Perhaps the week of the Polar Vortex invasion of the United States (January 2014) is not the best time to work up enthusiasm for the father of Canadian literature. Still, cap of curiosity firmly attached we press into the wind of ignorance.
Said Dad is Charles George Douglas Roberts (January 10, 1860 to November 26, 1943). The title is honorary, the reputation is supported by authorship of many books, and an active campaigning for his homeland's culture.

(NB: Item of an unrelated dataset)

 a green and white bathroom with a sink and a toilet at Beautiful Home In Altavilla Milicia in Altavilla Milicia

Some of his many books are
Orion, and Other Poems (1880)
In Divers Tones (1886)
Poems of Wild Life (1888)
Barbara Ladd (1902)
Earth's Enigmas (1903)
The Book of the Rose (1903)
Kings in Exile (1910)
In the Morning of Time (1919)
Hoof and Claw (1920)
The support for Canadian culture can be seen in his co-editing of The Canadian Who's who Volume 1 (1910) and books like The World's Best Poetry (10 volumes). His services to Canadian literature were rewarded with a knighthood by George VI in 1937.

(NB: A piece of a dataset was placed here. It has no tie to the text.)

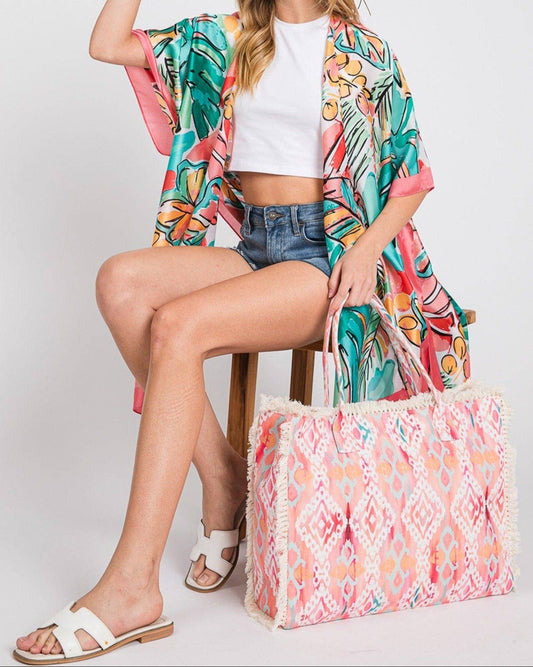 Coral and pink fringe boho beach tote with snap closure and soft fabric.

According to Martina Seifert in The Canadian Short Story: Interpretations (edited by Reingard M. Nischik and published in 2007) Roberts appreciated the work of Ernest Thompson Seton, and gave Seton pride of precedence in popularizing the animal story. But Roberts called himself "the father of the animal story." Some have tried to resolve a distinction here by calling Roberts' approach an artistic one and Seton's scientific. I don't know what Seifert is referencing here but if Roberts actually considered himself on a par with Seton, we have to question Roberts's literary judgment. Genius like Seton's is too rare to even be compared with such an academic figure as was Roberts.
I came across Charles G. D. Roberts because a short story of his was included in Beth Brown's anthology, All Cats Go to Heaven: An Anthology of Stories about Cats (1960). Roberts wrote"How a Cat Played Robinson Crusoe."